William S. Burroughs
Video, color laserprint by Christiaan Tonnis, 2006

William S. Burroughs has had a wide influence on late 20th and early 21st century popular culture. He is often called one of the most influential writers of his time, most notably by Norman Mailer, who referred to Burroughs as "[t]he only American novelist living today who may conceivably be possessed by genius."[1] Amongst his other admirers are Peter Ackroyd, J. G. Ballard, Lester Bangs, Charles Bukowski, Angela Carter, Jean Genet, William Gibson, Ken Kesey, and Alan Moore.

Literature edit

Burroughs impact on contemporary fiction has been noted by a number of critics. Barry Miles says, “In terms of literature, Burroughs' influence has been gradual and insidious.”[2]

Discussing Bob Dylan's writing, critic R. B. Morris states, “There's no doubt that he was greatly influenced by Burroughs' wild juxtaposing of images and scenes, as well as subject matter.” He cites Dylan's novel Tarantula:

Dylan's episodic series spinning off of “Black Nite Crash” evokes and emulates Burroughs' “Withdrawal Nightmares,” as well as many other examples of spitfire scenes surrealistically exploding left and right in rapid sequence. One could say Tarantula is something of a Dylan version of Naked Lunch, replacing Burroughs' underworld of madness and addiction with his own version of sixties terrain and structured in a very similar, semifragmentary layout of prose sketches and cut-up scenarios.[3]

In 1965, Dylan, referring to Burroughs, told Allen Ginsberg, “Tell him I’ve been reading him and I believe every word he says.“[4]

Burroughs was cited by Robert Anton Wilson as the first person to notice the "23 Enigma":

I first heard of the 23 Enigma from William S. Burroughs, author of Naked Lunch, Nova Express, etc. According to Burroughs, he had known a certain Captain Clark, around 1960 in Tangier, who once bragged that he had been sailing 23 years without an accident. That very day, Clark’s ship had an accident that killed him and everybody else aboard. Furthermore, while Burroughs was thinking about this crude example of the irony of the gods that evening, a bulletin on the radio announced the crash of an airliner in Florida, USA. The pilot was another Captain Clark and the flight was Flight 23.[5]

In his essay “King Junk,” Dennis Cooper wrote, "along with Jean Genet, John Rechy, and Ginsberg, [Burroughs] helped make homosexuality seem cool and highbrow, providing gay liberation with a delicious edge." Splatterpunk writer Poppy Z. Brite has also referenced this aspect of Burroughs's work.

_Given records_:
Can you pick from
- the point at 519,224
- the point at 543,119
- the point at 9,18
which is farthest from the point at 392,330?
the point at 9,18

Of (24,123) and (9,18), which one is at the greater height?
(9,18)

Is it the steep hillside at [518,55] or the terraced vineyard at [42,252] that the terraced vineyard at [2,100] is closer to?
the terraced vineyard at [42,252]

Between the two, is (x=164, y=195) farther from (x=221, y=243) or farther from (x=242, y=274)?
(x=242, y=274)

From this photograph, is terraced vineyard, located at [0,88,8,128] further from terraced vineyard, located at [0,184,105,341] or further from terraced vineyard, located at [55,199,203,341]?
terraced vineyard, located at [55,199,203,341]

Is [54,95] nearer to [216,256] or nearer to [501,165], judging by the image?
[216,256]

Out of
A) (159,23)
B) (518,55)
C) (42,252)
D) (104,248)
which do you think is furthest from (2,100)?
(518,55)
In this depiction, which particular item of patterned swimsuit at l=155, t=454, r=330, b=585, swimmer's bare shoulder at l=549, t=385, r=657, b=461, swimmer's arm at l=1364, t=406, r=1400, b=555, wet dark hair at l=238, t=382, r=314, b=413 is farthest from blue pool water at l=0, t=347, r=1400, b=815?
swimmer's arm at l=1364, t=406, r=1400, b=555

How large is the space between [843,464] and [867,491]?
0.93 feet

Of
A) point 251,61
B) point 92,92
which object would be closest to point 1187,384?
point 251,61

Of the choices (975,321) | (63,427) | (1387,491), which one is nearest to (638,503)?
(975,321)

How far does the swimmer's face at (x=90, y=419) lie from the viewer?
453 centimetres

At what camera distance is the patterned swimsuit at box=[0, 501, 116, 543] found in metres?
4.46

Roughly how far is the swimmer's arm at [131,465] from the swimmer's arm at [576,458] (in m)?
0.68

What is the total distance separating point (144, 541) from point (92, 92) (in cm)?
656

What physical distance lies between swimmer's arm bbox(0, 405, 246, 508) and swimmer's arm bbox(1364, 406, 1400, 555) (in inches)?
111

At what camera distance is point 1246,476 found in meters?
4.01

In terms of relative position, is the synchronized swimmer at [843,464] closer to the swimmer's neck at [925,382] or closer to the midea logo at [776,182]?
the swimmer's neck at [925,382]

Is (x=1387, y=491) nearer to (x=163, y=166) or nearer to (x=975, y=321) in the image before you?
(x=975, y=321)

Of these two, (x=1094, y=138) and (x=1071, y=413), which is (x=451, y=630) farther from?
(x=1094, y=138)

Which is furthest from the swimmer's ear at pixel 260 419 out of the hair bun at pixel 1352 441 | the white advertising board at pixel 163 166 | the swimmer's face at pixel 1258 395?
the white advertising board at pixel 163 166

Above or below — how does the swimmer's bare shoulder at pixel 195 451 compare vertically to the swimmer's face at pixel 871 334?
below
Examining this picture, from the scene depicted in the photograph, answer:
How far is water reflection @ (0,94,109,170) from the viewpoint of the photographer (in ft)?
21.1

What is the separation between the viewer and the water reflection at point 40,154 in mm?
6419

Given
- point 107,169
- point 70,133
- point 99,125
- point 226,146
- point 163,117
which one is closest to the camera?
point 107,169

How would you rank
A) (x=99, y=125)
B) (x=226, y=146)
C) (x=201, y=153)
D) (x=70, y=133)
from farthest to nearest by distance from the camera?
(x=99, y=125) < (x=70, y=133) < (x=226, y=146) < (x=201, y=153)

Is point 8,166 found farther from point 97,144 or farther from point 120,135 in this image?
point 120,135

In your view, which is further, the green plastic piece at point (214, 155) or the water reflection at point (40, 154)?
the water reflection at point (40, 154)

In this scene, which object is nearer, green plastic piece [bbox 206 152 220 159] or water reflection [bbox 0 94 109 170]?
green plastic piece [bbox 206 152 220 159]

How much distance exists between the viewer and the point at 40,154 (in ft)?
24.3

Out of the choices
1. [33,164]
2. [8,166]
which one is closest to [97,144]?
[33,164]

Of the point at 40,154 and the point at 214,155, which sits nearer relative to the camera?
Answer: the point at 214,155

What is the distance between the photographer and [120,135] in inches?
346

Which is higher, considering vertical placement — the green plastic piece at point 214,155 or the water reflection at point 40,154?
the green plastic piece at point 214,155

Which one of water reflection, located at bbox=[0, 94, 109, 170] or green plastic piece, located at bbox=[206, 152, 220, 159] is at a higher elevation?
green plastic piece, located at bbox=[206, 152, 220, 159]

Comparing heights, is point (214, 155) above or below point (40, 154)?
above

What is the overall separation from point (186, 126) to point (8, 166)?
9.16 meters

==

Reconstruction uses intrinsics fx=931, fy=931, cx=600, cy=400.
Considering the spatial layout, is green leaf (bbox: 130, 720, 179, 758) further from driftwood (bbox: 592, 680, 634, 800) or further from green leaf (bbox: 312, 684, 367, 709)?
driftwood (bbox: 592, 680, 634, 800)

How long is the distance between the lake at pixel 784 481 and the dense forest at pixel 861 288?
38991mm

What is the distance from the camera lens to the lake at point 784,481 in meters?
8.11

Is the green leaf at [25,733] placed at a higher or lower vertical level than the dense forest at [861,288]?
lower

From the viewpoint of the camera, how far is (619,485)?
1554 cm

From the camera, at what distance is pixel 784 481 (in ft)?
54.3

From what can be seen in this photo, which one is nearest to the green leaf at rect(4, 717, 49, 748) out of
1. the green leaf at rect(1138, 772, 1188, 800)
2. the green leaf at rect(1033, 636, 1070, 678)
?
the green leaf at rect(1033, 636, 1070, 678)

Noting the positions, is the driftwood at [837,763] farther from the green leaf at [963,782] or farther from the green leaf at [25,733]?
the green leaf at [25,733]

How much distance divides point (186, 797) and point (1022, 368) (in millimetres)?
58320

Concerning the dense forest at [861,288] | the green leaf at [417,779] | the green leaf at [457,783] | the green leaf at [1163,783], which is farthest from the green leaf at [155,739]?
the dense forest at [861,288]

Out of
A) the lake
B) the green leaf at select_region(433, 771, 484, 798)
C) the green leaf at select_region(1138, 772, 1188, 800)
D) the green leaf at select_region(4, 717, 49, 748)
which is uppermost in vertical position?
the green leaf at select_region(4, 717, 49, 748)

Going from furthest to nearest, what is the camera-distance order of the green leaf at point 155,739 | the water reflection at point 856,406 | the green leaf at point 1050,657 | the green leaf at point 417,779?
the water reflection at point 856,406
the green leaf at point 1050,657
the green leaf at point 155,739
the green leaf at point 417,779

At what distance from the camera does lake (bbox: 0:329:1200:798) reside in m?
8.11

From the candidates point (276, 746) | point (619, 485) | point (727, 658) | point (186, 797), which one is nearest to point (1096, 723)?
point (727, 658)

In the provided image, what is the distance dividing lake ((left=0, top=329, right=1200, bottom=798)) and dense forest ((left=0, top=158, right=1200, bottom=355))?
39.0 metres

_What to produce_:
Using the text on William S. Burroughs's influence, state where Burroughs knew Captain Clark around 1960.

_Reply to the task_:
In Tangier.